AS: “I think women in sports show how powerful women can be. You talk about Serena (Williams, on the podcast episode) and all that she went through being an athlete at that high level and going through the normal things that any other ordinary woman would go through as well. I think it’s power because women in the sports media world, women who play sports, they have this powerful platform where people are looking at them and they have the ability to tell their story, show their strength and then it inspires all the other women around who are watching them on this platform. I think it is so awesome how women have stepped up and really used that platform to reach out to the entire nation.”
RS: “It’s awesome. They’re such badasses — pardon my French. Not a lot of things render me speechless but that’s one of them being able to watch them become superstars both on and off the field. It’s so cool and when you want to work in a certain industry and there are challenges you are going to have to overcome, but if we’re talking sports, as a woman, there are obstacles that I, myself and every other woman are have to face along the way and so being able to see these women overcome every single obstacle that’s presented to them and do it with so much grace and eloquence and really come out swinging. It means everything and it’s incredible.”
MO: “I think that it is really important because especially for sports, for a very male-dominated profession, they’re having a woman being able to affect people both on and off the field. It brings in that new perspective and a lot of these women are very resilient to be in those places. I think it brings a new perspective to these athletes both on and off the field.

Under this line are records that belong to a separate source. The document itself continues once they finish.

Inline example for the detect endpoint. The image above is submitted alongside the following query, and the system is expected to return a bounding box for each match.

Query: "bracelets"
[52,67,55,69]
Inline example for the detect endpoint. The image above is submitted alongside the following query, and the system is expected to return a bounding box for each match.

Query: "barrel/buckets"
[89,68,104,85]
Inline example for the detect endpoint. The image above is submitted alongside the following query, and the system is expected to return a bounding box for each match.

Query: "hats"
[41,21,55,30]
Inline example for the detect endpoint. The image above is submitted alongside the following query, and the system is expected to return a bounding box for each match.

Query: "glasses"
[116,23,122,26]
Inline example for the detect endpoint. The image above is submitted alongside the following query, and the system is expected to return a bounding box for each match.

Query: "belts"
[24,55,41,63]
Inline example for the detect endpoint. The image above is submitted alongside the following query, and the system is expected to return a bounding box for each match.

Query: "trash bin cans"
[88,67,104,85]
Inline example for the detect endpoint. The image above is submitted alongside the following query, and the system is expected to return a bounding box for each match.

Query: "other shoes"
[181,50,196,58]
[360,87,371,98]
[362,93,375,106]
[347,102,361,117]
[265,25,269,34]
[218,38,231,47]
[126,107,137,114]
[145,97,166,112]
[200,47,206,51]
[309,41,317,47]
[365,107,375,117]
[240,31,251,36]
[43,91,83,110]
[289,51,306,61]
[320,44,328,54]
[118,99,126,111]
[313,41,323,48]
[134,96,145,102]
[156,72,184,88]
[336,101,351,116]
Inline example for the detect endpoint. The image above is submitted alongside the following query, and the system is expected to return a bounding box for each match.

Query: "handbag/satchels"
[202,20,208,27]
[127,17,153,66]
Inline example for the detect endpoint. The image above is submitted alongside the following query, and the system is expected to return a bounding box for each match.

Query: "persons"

JM: “Honestly, it’s really positive and uplifting. There have been a lot of situations recently where we have seen disparity, especially for our women in sports and women athletes, for example at the NCAA Tournament. There was a lot of press about the disparity between the tournaments, whether it be between the weight room, the gift bags, or even the food. Seeing that, really fueled me to take a stand and show that women do deserve a place in sports and women can advocate for capabilities and talents. Whether they are athletes or women in the industry, whether it is in broadcast, public relations, finances or the operations side of things, I think women have so much to say and can really contribute positively to the organization.”